Actually, the term "cult" doesn't really apply to the beliefs. It's the way the group acts and treats its members. There are very clear and common patterns associated with cults, which are NOT limited to religious beliefs. You should do some research on the topic of cults and find out for yourself. BUT... I never mentioned anything about a cult. I quoted a joke from a comedy film.
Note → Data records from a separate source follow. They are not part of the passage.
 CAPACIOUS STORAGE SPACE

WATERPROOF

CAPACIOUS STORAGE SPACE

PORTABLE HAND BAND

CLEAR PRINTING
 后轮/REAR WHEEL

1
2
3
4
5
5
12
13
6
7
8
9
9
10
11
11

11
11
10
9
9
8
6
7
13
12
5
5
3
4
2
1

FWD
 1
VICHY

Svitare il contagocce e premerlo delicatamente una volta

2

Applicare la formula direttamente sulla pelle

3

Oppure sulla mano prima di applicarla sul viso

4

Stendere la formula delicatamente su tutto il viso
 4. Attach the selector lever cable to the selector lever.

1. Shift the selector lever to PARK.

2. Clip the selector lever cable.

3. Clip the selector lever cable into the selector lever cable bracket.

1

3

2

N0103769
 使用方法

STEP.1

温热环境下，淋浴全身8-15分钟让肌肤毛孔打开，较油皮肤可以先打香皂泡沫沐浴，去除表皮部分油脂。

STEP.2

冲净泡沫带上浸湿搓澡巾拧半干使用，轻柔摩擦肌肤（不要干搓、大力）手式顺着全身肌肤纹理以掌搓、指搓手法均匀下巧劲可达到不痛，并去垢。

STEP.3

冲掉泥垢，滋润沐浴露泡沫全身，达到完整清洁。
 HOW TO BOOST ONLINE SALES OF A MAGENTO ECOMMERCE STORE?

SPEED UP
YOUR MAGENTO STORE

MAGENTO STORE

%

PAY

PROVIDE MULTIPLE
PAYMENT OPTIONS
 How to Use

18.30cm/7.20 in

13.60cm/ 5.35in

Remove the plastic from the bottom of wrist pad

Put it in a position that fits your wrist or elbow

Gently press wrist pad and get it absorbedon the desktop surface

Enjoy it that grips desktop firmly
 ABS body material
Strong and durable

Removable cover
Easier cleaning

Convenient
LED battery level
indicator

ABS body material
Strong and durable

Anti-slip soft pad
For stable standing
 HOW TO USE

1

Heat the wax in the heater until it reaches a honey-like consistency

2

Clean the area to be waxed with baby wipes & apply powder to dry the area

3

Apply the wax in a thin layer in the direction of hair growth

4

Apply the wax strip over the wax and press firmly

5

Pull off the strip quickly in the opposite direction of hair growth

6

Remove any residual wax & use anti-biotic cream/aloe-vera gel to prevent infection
This thread started out as an interesting discussion about philosophical interpretations of what God is and what all this 'oneness' and spirituality is all about, and I'm sorry it took 'the usual' turn.
Yes, it would seem so. I'm going to stop adding fuel. ;)

Timotheus
3rd March 2009, 03:49 PM
:D

star
3rd March 2009, 04:12 PM
IMO - I feel that beings can be as lowly as a thought form and evolve to the level of a "That God we keep mentioning" if it is the same one.
From my experience entities Archangel sized need to break into smaller pieces before they can interact with with us, "God" (IMO) also has this issue, but that doesn't mean much. It just means that the big kahuna that everyone talks about is just too big and too busy to be the guy who actually answer prayers and helps out people who pray or are in need. Its other entities (IMO) Sometimes other gods or angel/demon labeled creatures of intellegence. Or not so much intelligence.

Even demons can reach an "archdemon" level. Sheesh. Things just evolve on different paths. *Oops, not everyone is the "same"??* Love seems like a great path to take too. But only as far as you want it. Control of emotions and removal of energetic blocks doesn't have to be done with love.
Philosphy is hard for me to understand, thats why I seek out first hand experience in as many cases as possible.
If I don't have that I go to someone who seems to have the ability to find out for themselves, and explain it plainly.